I reflected on Angel’s work as a seamstress on my own walk to the Santa Maria Della Grazia to see Leonardo DaVinci’s famous fresco The Last Supper. Along my route to the church, I passed historic buildings carved with plaques depicting scenes of the work that had once taken place inside. One plaque featured women huddled by a loom reminiscent of the vintage Cone Mills looms where denim for our first Lady Levi’s® jean was woven in 1934.
Coincidentally, Santa Maria Della Grazia was the location of a Levi’s® story that Fabiana Giacomotti, a reporter for La Sapienza, shared during our interview. As a teenager in the 1980s, Fabiana wanted her Levi’s® 501® jeans to look worn in despite her mother’s protests. Her method? Sitting and rubbing her jeans against the brick steps outside the famous chapel.

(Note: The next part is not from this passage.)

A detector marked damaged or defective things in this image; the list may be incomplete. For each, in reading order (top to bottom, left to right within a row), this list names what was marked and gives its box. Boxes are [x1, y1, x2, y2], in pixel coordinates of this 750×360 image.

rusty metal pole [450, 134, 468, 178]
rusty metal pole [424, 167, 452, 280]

As a fan of Levi’s® jeans, Fabiana may have enjoyed our advertisements during the same period. One Italian poster features two teenagers pushing an old Mustang along a street. Such marketing helped popularize LS&Co. products, especially among Italian girls.
Another Levi’s® link to Italian women? During the 1970s, the Miss Levi’s® label was introduced in Italy. As the name suggests, the line of pants was geared toward younger fashion-forward women. Miss Levi’s® advertisements featured bell bottoms in a variety of fabrics, from denim to wide-striped fabrics. One provocative 1972 promotion shows the backside of a model without any pants at all — just the outline of a pocket.

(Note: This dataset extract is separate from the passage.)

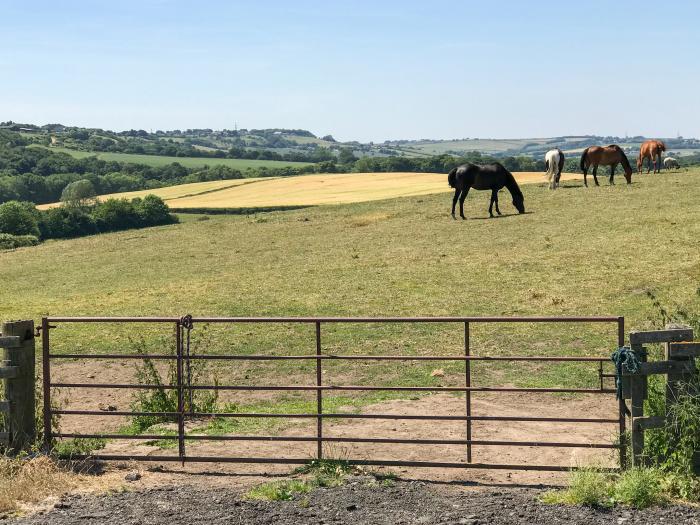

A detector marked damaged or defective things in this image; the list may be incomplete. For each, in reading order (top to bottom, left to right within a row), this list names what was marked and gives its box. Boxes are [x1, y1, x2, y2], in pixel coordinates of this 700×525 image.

During my visit, I showed the world’s oldest blue jeans (“XX”), a pair of Lady Levi’s® jeans from 1934 that we named Harriett, Ranch Pants from the 1960s and a pair of 1970s Miss Levi’s® bell bottoms.
The Lady Levi’s® jeans, also called Lot 701, were a big hit and provide a historic tie to our new Lot 700 series. Reporters were eager to see the details of these high-waisted jeans with a back buckle.

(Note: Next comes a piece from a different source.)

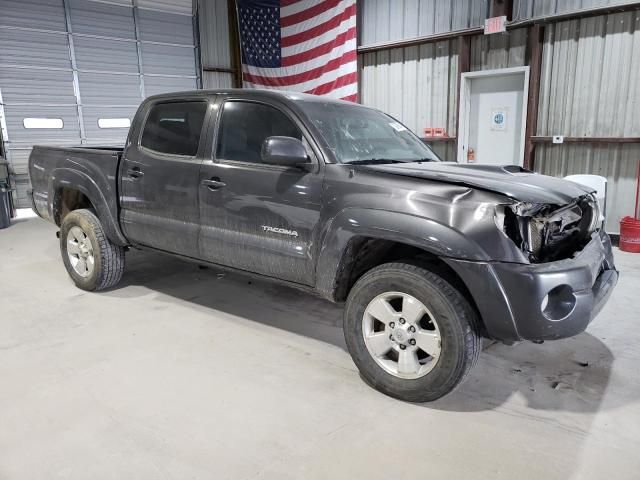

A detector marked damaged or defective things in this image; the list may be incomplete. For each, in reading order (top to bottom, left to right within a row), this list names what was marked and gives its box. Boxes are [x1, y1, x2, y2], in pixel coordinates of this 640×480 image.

crumpled fender [49, 167, 129, 246]
crumpled fender [316, 206, 490, 300]
damaged front bumper [442, 230, 616, 340]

Paola Ventimiglia of Vanity Fair loved the slim silhouette of our 1960s Ranch Pants, a pant named for the dude ranch days of the 1930s and 1940s when women vacationing at horse and cattle ranches wore Lady Levi’s®. Paola also recalled her 1970s bell bottoms and remembered sewing the wide legs into a skirt, something as popular to do in Italy as it was in America.
My visit to Italy was filled with art, architecture, fashion and a Lady Levi’s® lesson. From Mumbai to Milan, Levi’s® jeans have revolutionized women’s style around the world.